Goals can be bucketed in three categories:

  • Security: Old age security, protection from anxiety, meeting large commitments in future etc
  • Stability: Steadiness of income for maintaining standard of living
  • Ambitions: A vacation house, a big car etc., For getting certain status in our social circle

Accordingly the financial planning needs to be constructed taking into account the goal aspect and the return one is willing to target and the tenure for the same. Though a rough return profile of different asset class can be judged by looking at their long-term track record, and the real skill lies in deploying the fund in various asset classes to generate the kind of returns targeted and also to keep a tab on the risk profile.

It has been otherwise observed that over long periods of time, equity as an asset class has outperformed others like gold and debt-oriented funds. Thus, one gains from the sheer power of compounding if invested in equity/equity-oriented funds for long periods of time. Here again, there are caveats when it comes to equity exposure, firstly, long term shouldn’t be read as just above one year but for good eight to ten years. Sensex return over past 30 years is 14.7% CAGR and Standard Deviation of returns is 28.6%. Using the returns CAGR and standard deviation and assuming a normal distribution of returns, the probability of generating a positive return works out to 51.2%. As time horizon increases, the probability of generating positive returns goes with an upturn in the economic and business cycle. The probability of generating positive return goes up to 70% if the time horizon increases to 1 year. The probability tends towards 100% if the time horizon is increased to ten years. However, somebody investing in equity share directly, should be careful to invest in companies with strong business model, sound financials and efficient management. If otherwise, investing in equity-oriented funds, one should keep a track of the fund manager and the long-term performance of the fund through different market cycles. Besides, here again within equity there are different market capitalisation of stocks/funds (small cap, mid and large cap) and investment should be carefully done after doing a thorough rain check of one’s risk appetite. This is of enormous importance because small caps are risker than midcaps and midcaps are risker than large caps. Thus, judging one’s risk appetite and patience to stay invested are the two virtues which are extremely essential when it comes to equity investment. However, equity investment comes with its own risk and investors should read the offer documents and fund objectives carefully and keep a tab whether the fund manager is sticking to the same. 

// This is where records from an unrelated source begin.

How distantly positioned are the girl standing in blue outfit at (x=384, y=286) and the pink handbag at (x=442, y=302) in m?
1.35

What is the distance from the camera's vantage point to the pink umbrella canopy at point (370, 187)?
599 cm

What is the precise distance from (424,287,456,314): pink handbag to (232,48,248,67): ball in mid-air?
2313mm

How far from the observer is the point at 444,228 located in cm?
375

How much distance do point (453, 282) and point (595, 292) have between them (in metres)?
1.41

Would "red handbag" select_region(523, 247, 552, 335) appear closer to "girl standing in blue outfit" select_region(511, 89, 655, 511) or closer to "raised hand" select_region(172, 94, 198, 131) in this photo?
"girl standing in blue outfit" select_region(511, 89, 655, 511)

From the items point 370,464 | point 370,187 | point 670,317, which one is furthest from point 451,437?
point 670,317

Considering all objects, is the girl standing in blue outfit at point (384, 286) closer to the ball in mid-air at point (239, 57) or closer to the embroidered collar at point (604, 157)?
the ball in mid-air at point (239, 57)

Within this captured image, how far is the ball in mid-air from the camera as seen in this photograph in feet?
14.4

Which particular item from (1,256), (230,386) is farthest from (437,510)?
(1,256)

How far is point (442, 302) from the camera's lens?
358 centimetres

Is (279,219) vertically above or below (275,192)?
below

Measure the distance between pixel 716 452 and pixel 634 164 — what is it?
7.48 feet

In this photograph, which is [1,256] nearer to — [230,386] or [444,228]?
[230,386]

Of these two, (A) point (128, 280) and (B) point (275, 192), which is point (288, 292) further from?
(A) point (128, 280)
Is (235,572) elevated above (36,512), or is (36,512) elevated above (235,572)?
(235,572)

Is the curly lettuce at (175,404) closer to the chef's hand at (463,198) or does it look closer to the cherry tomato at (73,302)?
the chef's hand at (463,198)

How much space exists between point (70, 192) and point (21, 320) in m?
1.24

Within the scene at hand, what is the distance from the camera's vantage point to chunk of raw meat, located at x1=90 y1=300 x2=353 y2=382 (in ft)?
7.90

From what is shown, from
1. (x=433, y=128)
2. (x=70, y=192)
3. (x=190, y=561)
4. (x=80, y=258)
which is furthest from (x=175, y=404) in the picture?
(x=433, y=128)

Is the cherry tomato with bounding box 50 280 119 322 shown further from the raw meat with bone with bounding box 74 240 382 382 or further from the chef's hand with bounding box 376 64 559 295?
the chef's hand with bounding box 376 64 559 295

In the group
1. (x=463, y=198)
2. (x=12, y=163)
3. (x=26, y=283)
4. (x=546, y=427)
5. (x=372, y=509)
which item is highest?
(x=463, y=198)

However, it is extremely necessary to rebalance and keep a tab on the performance of different asset classes or direct equities in the portfolio as past returns are not guaranteed to be mimicked, at least not for all companies. It is useful for businesses to have moats/competitive advantage and the businesses adapt to changing times in the face of technological obsolescence. Kodak is a classic case which went bankrupt in the face of digital revolution. However, having said that it is not easy for all companies to generate above normal returns for decades and that is why every decade throws new top performers. Besides, while equities outperform other asset classes in long term, they might underperform gold and bonds within short phases. For instance, it has been a tough ride for equity markets since January this year and majority of equity funds have not generated significant returns, however majority of the bond funds have outperformed benchmark equity indices. Thus, depending on the financial priorities & goals, investors need to rebalance their portfolio between stocks, debt and cash as well as within different categories of equity and thus could be successful in achieving higher returns as well as minimizing risk. However, before making the move, investors need to be clearly aware of the costs involved with re-balancing their portfolios such as brokerage and Securities Transaction Tax, exit load & capital gains tax.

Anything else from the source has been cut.